With a creamy smooth trumpet rising over the exotic beat and slightly moody sound, giving over to the close couple dance of flute and bass and followed by an ultra-cool sax solo, the Marcus Shelby Jazz Orchestra swung into the big band sound of Duke Ellington in the Oakland Opera Theater’s ebullient production of Queenie Pie, the jazz master’s only opera.
Ellington began the opera in the 1940s and worked on it off and on during his lifetime. Its one scheduled performance, on the Ed Sullivan Show in the late ’60s, was canceled. The Oakland Opera production references this history by staging the opera as a TV show, complete with commercial interruptions and a moderator/anchorwoman who narrates the action in hip-hop jingles written by Tommy Shepherd.
When Ellington died in 1974, he left behind an incomplete opera. Last year, OOT Assistant Musical Director Skye Atman tracked down what remained of the work, much of it still in Ellington’s handwritten scores. With the rights to the music secured, arranger Marc Bolin signed on to fill out the score.
According to Bolin, some 95 percent of the vocal line—lyrics and melodies—had been written, but only about 25 percent of the piano line. Bolin has managed to make a whole cloth out of threads, weaving a musical and theatrical work that is both re-creation of and homage to Ellington’s compositional style and to the African-American performers of the day. The orchestra members performing the work are superlative, filtering Ellington through their contemporary voicings and fashioning a vivid au courant sound.
Dierdre McClure conducts the group with a splendid care and regard for the music and the musicians.

_Exercise task 1_. List every musical instrument that the review names.

_Input for this task_.
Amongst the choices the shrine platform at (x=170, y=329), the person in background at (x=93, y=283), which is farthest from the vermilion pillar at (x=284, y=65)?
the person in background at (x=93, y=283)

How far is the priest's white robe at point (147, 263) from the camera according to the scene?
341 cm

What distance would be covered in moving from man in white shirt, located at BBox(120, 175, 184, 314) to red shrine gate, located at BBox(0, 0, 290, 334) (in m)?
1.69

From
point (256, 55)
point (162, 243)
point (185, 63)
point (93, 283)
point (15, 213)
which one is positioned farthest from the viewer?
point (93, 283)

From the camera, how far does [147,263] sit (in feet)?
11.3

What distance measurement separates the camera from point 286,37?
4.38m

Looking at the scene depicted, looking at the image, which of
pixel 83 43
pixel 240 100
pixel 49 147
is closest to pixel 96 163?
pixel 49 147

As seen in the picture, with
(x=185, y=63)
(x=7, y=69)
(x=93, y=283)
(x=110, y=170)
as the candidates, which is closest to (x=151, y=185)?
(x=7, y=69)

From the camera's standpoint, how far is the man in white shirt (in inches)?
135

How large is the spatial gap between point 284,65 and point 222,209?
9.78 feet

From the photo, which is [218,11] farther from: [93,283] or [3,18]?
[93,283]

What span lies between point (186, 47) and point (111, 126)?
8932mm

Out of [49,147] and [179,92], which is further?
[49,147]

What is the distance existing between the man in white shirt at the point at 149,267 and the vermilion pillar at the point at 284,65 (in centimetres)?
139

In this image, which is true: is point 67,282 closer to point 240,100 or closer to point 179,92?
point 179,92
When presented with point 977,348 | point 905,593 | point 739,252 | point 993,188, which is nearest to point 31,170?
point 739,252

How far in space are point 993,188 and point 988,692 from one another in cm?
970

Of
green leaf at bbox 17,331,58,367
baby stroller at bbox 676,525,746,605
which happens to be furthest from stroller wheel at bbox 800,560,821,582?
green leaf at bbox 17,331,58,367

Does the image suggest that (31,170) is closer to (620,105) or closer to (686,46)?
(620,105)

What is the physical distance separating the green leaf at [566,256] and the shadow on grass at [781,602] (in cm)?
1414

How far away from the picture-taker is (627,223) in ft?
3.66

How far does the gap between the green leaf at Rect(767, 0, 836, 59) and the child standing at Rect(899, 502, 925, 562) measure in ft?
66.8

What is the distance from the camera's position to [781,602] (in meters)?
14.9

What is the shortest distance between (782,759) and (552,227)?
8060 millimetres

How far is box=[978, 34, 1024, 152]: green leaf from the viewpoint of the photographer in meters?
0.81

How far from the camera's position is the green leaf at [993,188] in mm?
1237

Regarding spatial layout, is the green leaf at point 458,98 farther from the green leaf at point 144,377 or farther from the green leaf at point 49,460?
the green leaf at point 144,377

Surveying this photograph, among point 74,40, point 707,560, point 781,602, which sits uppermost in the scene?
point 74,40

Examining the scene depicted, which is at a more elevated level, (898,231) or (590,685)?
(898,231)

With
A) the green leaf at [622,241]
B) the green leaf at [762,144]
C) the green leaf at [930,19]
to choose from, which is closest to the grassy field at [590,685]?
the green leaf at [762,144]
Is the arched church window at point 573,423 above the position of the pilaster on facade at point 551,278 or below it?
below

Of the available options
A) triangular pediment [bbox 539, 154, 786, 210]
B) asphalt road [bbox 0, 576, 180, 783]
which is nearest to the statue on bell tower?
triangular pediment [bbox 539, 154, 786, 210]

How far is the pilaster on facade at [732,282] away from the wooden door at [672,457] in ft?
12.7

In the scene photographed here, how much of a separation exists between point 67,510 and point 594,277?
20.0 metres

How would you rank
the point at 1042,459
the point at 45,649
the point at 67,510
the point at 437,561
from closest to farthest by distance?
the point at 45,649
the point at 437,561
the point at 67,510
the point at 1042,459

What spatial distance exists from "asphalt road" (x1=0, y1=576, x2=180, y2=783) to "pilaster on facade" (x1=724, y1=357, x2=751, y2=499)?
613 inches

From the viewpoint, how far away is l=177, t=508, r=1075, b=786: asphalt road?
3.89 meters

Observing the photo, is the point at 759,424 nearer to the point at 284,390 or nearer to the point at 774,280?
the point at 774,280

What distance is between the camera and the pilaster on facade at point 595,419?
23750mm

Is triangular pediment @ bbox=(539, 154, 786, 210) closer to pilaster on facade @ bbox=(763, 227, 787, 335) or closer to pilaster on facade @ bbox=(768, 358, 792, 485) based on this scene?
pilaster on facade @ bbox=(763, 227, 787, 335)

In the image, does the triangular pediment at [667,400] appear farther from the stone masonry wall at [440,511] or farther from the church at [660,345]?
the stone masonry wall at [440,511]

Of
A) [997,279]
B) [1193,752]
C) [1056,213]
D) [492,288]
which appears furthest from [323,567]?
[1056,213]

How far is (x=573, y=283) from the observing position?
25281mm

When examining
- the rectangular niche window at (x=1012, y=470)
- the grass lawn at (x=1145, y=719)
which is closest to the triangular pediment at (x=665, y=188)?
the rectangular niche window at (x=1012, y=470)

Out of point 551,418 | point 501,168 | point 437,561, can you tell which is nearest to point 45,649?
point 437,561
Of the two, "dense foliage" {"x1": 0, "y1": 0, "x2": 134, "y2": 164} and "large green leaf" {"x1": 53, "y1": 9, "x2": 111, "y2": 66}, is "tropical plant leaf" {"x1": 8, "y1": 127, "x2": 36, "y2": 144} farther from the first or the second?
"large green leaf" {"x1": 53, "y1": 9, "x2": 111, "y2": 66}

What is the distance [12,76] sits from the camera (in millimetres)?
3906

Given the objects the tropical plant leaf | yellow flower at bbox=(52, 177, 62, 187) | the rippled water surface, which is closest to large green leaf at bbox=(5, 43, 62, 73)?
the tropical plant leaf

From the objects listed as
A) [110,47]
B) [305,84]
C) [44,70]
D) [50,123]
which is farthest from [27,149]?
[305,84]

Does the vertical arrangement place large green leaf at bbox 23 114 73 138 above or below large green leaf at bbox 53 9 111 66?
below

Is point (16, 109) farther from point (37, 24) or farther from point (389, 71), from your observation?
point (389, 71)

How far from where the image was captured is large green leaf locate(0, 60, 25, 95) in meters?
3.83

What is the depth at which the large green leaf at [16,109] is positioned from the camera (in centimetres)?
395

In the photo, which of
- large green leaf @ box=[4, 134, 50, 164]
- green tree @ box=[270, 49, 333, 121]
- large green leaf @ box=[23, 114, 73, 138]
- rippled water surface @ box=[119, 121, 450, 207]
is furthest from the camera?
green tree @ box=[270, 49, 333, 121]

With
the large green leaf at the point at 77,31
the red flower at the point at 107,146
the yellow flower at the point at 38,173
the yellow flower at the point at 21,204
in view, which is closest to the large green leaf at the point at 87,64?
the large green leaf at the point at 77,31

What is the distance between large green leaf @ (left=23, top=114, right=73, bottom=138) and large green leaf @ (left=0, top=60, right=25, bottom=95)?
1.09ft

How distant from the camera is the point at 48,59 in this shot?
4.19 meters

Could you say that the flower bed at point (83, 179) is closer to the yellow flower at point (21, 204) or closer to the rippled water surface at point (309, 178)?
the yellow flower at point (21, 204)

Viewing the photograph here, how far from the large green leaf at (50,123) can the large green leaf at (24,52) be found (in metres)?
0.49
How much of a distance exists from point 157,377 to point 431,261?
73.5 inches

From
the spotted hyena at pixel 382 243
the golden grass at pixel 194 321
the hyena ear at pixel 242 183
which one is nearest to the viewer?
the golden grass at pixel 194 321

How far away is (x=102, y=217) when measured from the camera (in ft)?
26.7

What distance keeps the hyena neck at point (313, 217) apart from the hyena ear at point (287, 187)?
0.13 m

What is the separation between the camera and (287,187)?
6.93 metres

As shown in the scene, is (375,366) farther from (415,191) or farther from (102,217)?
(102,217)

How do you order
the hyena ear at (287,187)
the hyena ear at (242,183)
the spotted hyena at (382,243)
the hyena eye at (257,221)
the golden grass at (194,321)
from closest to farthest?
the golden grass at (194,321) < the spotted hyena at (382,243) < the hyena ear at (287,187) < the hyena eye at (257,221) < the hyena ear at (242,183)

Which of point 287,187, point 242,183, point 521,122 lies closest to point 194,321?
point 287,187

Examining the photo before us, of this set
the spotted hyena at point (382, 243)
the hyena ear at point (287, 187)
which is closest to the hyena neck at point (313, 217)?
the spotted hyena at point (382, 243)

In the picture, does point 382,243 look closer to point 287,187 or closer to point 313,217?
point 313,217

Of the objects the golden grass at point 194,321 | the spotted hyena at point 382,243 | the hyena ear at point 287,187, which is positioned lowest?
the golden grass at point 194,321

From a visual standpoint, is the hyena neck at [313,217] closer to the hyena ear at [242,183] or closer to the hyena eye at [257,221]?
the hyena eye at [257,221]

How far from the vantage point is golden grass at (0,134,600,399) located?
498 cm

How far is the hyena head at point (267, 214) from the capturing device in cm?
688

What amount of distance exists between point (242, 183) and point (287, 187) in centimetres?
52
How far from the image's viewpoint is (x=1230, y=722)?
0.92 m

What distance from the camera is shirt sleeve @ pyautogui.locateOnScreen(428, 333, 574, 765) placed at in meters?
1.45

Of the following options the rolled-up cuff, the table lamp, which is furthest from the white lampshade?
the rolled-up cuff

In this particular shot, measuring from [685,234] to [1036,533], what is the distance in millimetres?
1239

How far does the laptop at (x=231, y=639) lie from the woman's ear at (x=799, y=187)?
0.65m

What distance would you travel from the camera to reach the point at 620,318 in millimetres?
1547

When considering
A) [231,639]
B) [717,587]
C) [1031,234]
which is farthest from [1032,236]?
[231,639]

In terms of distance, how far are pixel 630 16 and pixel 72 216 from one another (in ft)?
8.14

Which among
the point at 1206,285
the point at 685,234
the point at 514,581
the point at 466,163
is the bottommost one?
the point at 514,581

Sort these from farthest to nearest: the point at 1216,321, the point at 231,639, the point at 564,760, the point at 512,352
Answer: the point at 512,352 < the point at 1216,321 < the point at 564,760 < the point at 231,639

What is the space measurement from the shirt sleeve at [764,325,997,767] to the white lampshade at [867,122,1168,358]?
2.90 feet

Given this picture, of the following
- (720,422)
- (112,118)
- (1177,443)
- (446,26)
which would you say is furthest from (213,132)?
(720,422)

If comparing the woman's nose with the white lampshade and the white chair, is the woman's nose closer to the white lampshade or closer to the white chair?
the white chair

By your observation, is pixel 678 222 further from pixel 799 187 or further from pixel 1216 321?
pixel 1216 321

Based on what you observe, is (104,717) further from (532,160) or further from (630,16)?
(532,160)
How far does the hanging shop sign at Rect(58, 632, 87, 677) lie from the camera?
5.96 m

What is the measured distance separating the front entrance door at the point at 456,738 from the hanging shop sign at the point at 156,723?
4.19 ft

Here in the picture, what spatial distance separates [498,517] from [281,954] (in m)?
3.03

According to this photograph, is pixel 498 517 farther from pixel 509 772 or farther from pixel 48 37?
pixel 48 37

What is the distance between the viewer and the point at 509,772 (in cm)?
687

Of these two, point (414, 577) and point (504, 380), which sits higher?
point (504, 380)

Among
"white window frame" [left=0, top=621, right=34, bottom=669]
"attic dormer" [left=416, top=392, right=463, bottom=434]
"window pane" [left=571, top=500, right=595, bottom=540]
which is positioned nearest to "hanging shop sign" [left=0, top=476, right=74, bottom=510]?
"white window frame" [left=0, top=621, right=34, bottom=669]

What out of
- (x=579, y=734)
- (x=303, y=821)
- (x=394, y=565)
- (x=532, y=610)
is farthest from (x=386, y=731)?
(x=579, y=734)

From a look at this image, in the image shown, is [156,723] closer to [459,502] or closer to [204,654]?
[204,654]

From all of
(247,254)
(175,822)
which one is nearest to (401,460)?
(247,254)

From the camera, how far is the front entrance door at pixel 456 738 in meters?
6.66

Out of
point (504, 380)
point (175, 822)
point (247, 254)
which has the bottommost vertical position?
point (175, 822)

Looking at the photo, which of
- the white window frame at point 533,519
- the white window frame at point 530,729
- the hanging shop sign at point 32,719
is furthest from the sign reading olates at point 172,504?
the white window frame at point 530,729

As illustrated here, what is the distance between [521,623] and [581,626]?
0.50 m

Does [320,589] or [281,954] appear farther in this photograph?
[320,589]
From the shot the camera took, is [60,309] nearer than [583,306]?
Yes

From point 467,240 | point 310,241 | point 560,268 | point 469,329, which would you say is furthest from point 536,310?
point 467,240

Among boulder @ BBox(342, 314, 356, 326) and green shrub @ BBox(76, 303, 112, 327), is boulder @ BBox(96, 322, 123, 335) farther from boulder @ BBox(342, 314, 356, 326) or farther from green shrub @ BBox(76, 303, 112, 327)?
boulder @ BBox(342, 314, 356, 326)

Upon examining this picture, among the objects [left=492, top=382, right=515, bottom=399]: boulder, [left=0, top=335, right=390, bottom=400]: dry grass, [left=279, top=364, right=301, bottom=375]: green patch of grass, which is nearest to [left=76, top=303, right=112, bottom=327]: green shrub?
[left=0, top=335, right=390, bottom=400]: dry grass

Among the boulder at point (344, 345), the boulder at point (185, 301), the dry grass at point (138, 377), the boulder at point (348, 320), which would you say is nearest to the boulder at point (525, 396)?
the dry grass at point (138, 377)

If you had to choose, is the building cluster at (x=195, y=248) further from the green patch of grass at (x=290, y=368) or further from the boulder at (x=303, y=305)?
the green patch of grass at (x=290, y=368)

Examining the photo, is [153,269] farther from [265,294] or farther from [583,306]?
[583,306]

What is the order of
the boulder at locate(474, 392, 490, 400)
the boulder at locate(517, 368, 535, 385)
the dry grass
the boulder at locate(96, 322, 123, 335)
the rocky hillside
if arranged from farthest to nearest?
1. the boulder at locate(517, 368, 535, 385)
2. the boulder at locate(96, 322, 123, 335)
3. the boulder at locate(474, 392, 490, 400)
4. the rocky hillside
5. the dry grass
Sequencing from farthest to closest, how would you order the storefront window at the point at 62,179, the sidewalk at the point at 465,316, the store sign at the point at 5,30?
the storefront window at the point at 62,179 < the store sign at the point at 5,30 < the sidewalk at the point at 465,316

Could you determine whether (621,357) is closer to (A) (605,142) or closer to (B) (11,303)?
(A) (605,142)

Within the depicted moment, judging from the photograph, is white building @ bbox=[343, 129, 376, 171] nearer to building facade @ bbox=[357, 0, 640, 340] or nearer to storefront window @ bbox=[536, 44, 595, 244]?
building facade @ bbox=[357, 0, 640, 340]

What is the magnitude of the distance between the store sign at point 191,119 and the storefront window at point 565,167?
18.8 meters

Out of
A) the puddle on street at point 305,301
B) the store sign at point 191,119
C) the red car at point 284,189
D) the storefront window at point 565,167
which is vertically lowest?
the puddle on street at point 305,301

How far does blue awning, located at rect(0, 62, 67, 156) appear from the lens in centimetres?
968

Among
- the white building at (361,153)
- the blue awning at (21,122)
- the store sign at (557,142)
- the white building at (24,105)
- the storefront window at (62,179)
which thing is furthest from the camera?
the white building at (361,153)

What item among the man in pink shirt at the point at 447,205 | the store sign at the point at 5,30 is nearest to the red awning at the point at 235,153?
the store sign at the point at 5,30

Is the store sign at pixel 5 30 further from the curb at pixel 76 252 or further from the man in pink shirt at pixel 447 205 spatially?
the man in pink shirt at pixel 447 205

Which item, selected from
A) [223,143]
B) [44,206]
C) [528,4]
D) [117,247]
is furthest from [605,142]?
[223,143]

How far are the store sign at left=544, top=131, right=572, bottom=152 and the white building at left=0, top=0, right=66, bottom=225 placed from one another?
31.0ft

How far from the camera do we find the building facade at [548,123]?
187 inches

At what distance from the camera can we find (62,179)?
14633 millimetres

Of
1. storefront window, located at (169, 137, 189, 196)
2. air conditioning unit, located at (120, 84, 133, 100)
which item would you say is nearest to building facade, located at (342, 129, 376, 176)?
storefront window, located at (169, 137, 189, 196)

_Exercise task 2_. In the entries, rewrite the lines starting with the line containing "What is the shortest" and going on through the line containing "20.0 metres", replacing "pilaster" with "pillar" and leaving everything else unchanged.

_Right answer 1_. trumpet, flute, bass, sax, piano

_Right answer 2_.
What is the shortest distance between (782,759) and (552,227)?
8060 millimetres

How far is box=[978, 34, 1024, 152]: green leaf from the viewpoint of the photographer in meters?
0.81

How far from the camera's position is the green leaf at [993,188] in mm?
1237

Regarding spatial layout, is the green leaf at point 458,98 farther from the green leaf at point 144,377 or farther from the green leaf at point 49,460?
the green leaf at point 144,377

Surveying this photograph, among point 74,40, point 707,560, point 781,602, which sits uppermost in the scene?
point 74,40

Examining the scene depicted, which is at a more elevated level, (898,231) or (590,685)?
(898,231)

With
A) the green leaf at [622,241]
B) the green leaf at [762,144]
C) the green leaf at [930,19]
to choose from, which is closest to the grassy field at [590,685]?
the green leaf at [762,144]
Is the arched church window at point 573,423 above the position of the pillar on facade at point 551,278 or below it?
below

Of the available options
A) triangular pediment [bbox 539, 154, 786, 210]
B) asphalt road [bbox 0, 576, 180, 783]
which is nearest to the statue on bell tower?
triangular pediment [bbox 539, 154, 786, 210]

How far is the pillar on facade at [732,282] away from the wooden door at [672,457] in ft?
12.7

In the scene photographed here, how much of a separation exists between point 67,510 and point 594,277?
20.0 metres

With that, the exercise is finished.